What is virginity? Is it innocence? Ignorance? Fear? Unripeness? I was his pear, dragging down the branch with all my ripeness. I wanted his teeth to burst my skin, his hot mouth to tear me apart. And yet he ate slowly, with exquisite attention.

There was no end to the surprises. I lay upon the hill of huge pillows, and watched him smooth the preservativ over himself. He traced me like an artist with his brush. While his fingers had been surprising, his sex felt enormous—would it really all fit? He pushed, then stopped and rubbed me gently. I didn’t care if it hurt, I wanted him. I pulled him down onto me. I wanted to feel his full weight on me, embrace the length of him, his chest flat against my breasts. Was I too small? It turned out I was equal to the task. A sensation not like anything in a book. Stretched beyond myself, intense, not wanting to stop, wanted him all inside me, not just his member but his whole body. Who needed flesh if it was going to keep me from merging with absolute sweetness?
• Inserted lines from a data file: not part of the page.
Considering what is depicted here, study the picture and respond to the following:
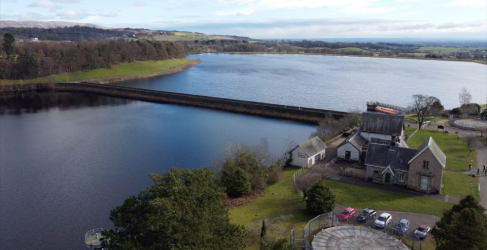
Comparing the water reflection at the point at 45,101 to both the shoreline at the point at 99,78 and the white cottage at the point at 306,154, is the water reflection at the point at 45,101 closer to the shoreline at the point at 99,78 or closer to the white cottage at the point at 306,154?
the shoreline at the point at 99,78

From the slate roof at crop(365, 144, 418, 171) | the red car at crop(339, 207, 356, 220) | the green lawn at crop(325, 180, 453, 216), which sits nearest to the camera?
the red car at crop(339, 207, 356, 220)

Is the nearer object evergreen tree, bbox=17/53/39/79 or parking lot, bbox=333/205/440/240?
parking lot, bbox=333/205/440/240

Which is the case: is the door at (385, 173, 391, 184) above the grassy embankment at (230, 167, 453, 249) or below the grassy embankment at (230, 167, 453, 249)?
above

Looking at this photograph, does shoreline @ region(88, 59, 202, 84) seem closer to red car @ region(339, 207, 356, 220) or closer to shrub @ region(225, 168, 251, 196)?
shrub @ region(225, 168, 251, 196)

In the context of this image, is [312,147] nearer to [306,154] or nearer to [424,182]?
[306,154]

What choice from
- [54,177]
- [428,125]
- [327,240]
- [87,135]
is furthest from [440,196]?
[87,135]

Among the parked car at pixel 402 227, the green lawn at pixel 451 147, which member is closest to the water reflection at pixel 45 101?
the green lawn at pixel 451 147

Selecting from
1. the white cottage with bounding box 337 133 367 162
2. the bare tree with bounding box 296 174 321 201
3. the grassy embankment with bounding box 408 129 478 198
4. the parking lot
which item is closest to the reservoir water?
the white cottage with bounding box 337 133 367 162
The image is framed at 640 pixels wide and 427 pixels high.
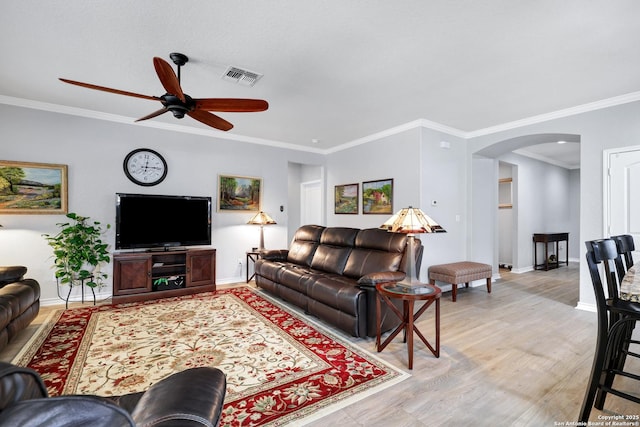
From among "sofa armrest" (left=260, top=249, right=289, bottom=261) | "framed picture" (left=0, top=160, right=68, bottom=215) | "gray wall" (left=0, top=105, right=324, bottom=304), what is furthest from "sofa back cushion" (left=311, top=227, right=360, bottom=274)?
"framed picture" (left=0, top=160, right=68, bottom=215)

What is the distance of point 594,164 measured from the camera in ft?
12.6

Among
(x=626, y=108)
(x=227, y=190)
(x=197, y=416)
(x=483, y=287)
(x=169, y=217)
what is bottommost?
(x=483, y=287)

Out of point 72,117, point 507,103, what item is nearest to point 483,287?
point 507,103

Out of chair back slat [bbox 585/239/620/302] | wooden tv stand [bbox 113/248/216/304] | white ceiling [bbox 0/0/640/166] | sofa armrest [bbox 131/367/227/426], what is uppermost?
white ceiling [bbox 0/0/640/166]

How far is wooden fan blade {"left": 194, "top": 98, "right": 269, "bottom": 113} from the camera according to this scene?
2568 mm

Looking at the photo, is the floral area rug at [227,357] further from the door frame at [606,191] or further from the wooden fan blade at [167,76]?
the door frame at [606,191]

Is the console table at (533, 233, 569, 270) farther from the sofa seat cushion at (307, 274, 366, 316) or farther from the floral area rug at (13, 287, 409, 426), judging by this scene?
the floral area rug at (13, 287, 409, 426)

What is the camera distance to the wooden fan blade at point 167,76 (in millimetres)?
2013

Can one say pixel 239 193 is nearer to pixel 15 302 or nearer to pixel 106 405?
pixel 15 302

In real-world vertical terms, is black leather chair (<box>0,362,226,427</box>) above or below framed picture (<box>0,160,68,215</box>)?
below

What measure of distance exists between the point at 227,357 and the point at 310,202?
17.6 feet

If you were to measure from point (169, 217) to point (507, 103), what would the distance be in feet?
16.2

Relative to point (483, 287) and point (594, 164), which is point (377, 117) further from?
point (483, 287)

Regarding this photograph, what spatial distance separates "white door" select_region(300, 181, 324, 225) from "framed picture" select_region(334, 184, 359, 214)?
1.14 metres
Now we rolled and switched places, me on him, urging him with my hips as I’d urge a horse from trot to canter. Then the darkness took me again, a sparkling wave from groin to head, and gasping, I sagged onto his chest like a drowned woman flung onto a beach.

Afterward, we lay together, his flagpole clad in the preservativ bright with my blood. He handed me a towel with which to clean myself, but I was too lazy. I wrapped my legs around it and lay there with my head on his shoulder, drunk with the smell of him and the slow ticking of my body unwinding. So much for those gleanings from novels, from paintings, as if love were a matter of posing in picturesque dishabille. No. You went into it as a tiger encountering another tiger. You went into it like a person jumping off a bridge. I dozed, inhaling him—the scent came from his armpits, that honey musk smell, and a muskier one from the nest down below. I fell asleep wrapped in my own hair.

He woke me sometime later. He’d lit the lamp, was passing a box of chocolates before my face like smelling salts. Swiss chocolate, a big red box. I took one, and it was all part of the afternoon, the chocolate melting in my mouth, the fragrant bed, the liquid between my legs, the reflection of us in the bare window. My hair was an explosion of tangled red. It looked like we’d fought a war on the white sheets, completely untucked from the striped mattress ticking, the puffy eiderdown crushed, everything soaked with our sweat.